══ READING TEXT
Concentrated Force on HSS

Concentrated Force on HSS

(OP)
I have a connection I am analyzing for a fixture or sorts (NOT a building connection)where a 2.375" dia. round HSS is slid through holes of the same diameter drilled thru both walls of a 6" HSS rectangular tube.

The 2.375" round is loaded as a cantilever so it will have concentrated forces resulting from the moment where it bears on the rectangular HSS.
I am trying to check this condition using Chap K in AISC 360-05 and in particular equation K1-1.
K1-1 refers you to K2-1 for determining the factor Qf.
I am getting an extremely low value for Qf killing my connection capacity.

Is Qf even applicable here?

ConnectEgr - you out there?
 

RE: Concentrated Force on HSS

Have you checked the commentary with reference to the calculation of Qf.  They do have some helpful diagrams.

Wouldn't this be similar to a "thru" plate?

RE: Concentrated Force on HSS

(OP)
Yes I read the commentary but it's not much help.

What are your thoughts SteelPE?  

RE: Concentrated Force on HSS

(OP)
Essentially yes

RE: Concentrated Force on HSS

Then I am not sure you are using the correct equations.  I would design the example as if it was a through plate using the method described in HSS connection manual.  

RE: Concentrated Force on HSS

(OP)
I dont think I agree...all this is is a 6x6 tube with a hole drilled in it with  2.375" HSS round slid through the hole.

The 6x6 is a column and the 2.375" round is loaded as a cantilever.

The reactions where the round HSS passes through the walls of the 6x6 tube are essentially concentrated forces transverse to the longitudinal axis on the 2.375" round HSS.

NO?  

RE: Concentrated Force on HSS

If you look in the design example they give you an example of a longitudinal plate and a transverse loaded plate.  Both of those examples are different how your "outrigger" tube is loaded.

In the HSS connection manual they end up with a resultant shear in each face of the tube.  This shear is what you design your weld for.

I may be wrong but more diagrams should be given in the AISC manual to make this a little more clear.

RE: Concentrated Force on HSS

(OP)
this "outrigger" is not welded.  

RE: Concentrated Force on HSS

The outrigger is not even welded a little?  What stops it from falling out?

If that was the case, I would use the same equation and then use a modified bolt bearing equation to resist Vf and Vr.  How much force are we talking about?

RE: Concentrated Force on HSS

It's just a propped cantilever.  If the pipe is good in bending, the tube is good in bearing, and the tube is still structurally adequate with the hole, what's the problem?
════
══ SUPPLIED RECORDS
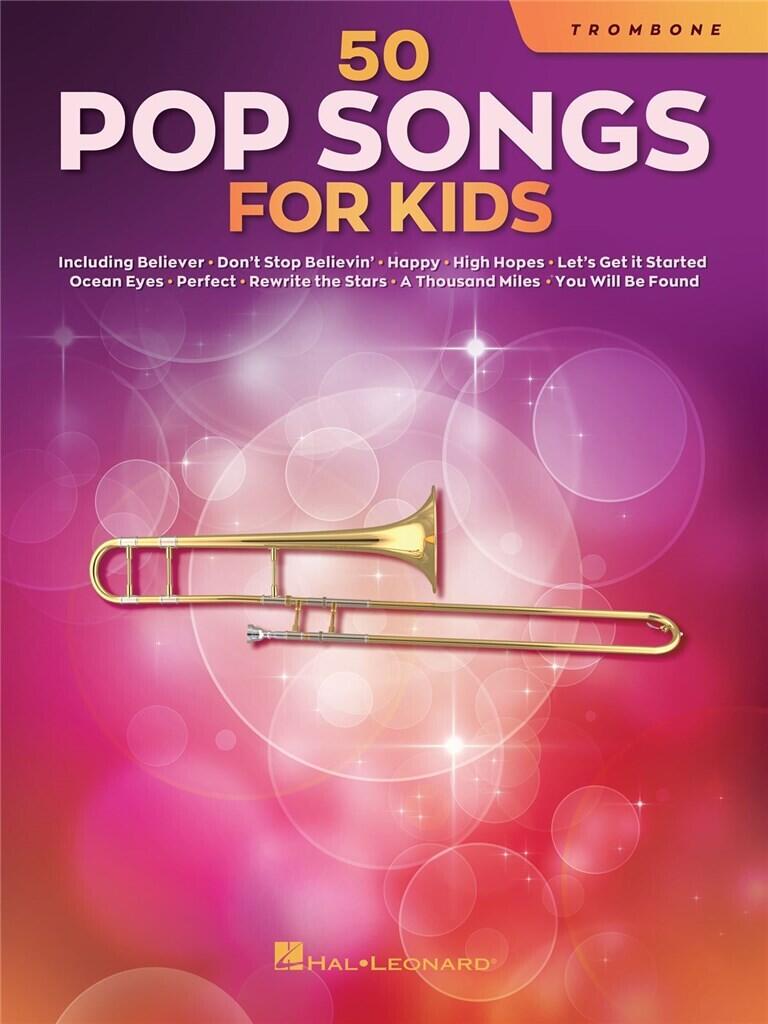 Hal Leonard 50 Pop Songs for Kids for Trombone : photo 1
════
══ SUPPLIED RECORDS
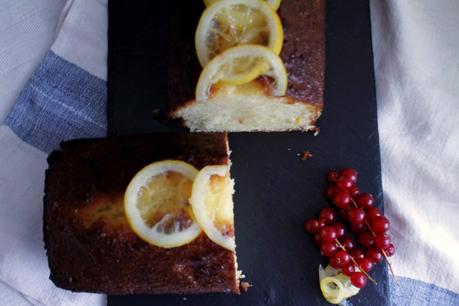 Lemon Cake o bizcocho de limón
════
══ SUPPLIED RECORDS
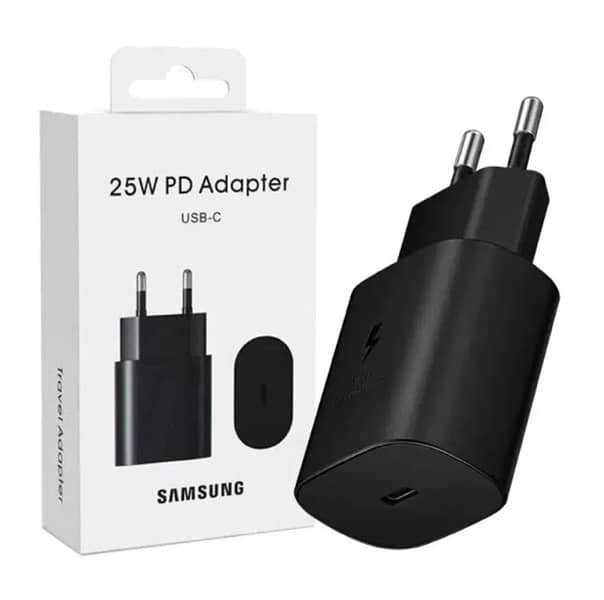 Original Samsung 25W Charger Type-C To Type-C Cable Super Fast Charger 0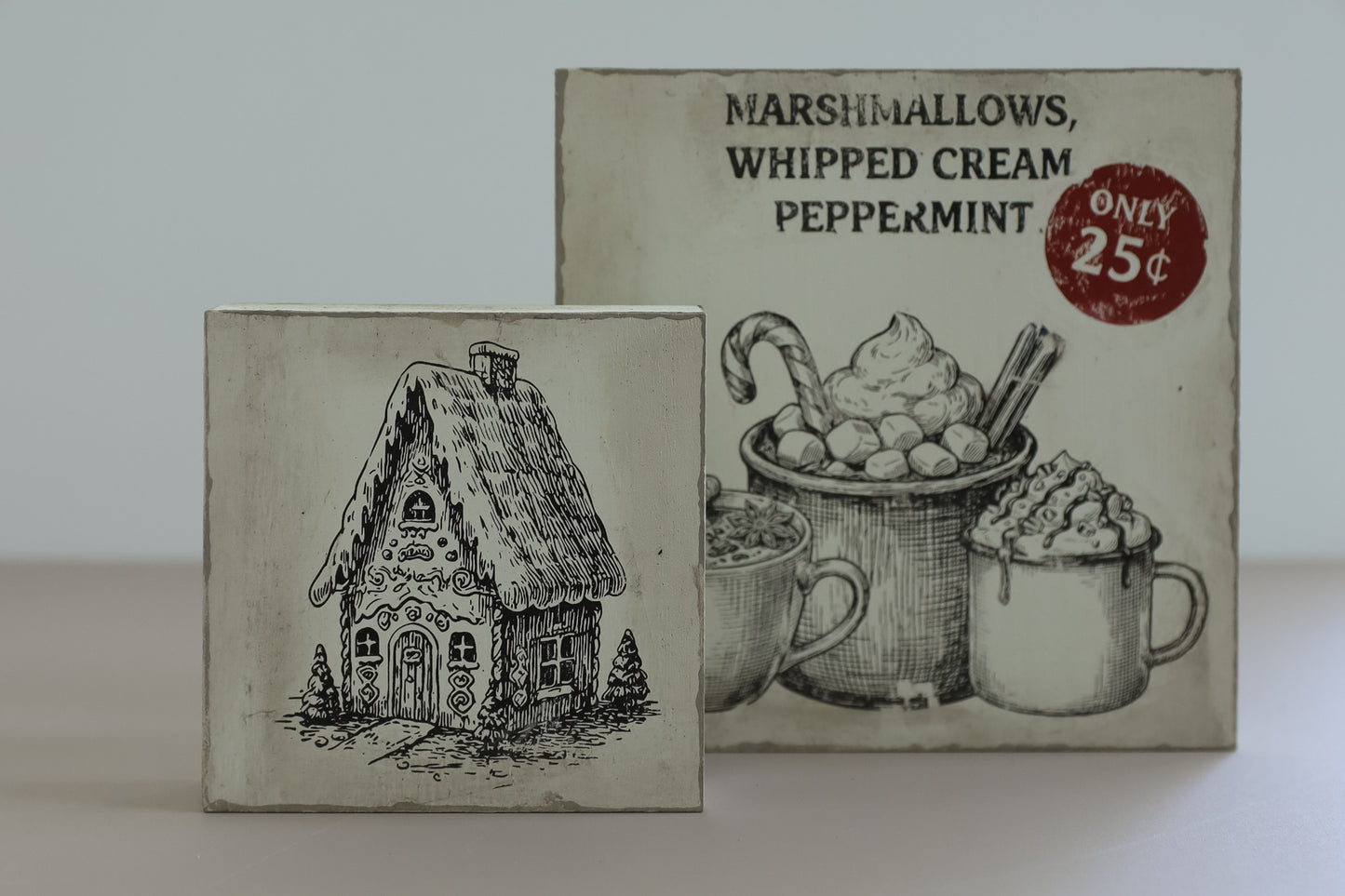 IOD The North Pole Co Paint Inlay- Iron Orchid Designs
════
--- EXERCISES TO COMPLETE ---
A. Using the forum thread on concentrated force on HSS, decide whether each statement agrees with it: (i) the 6x6 tube serves as a column, (ii) the poster gets a high value for Qf, (iii) the poster found the commentary very helpful. Answer yes or no for each and quote the deciding words.
B. Copy word for word the part of the forum thread on concentrated force on HSS from "In the HSS connection" to "is not welded.".

--- PER-TASK OUTPUTS ---
A.
(i) Yes: "The 6x6 is a column"
(ii) No: "I am getting an extremely low value for Qf killing my connection capacity."
(iii) No: "Yes I read the commentary but it's not much help."

B.
In the HSS connection manual they end up with a resultant shear in each face of the tube.  This shear is what you design your weld for.

I may be wrong but more diagrams should be given in the AISC manual to make this a little more clear.

RE: Concentrated Force on HSS

(OP)
this "outrigger" is not welded.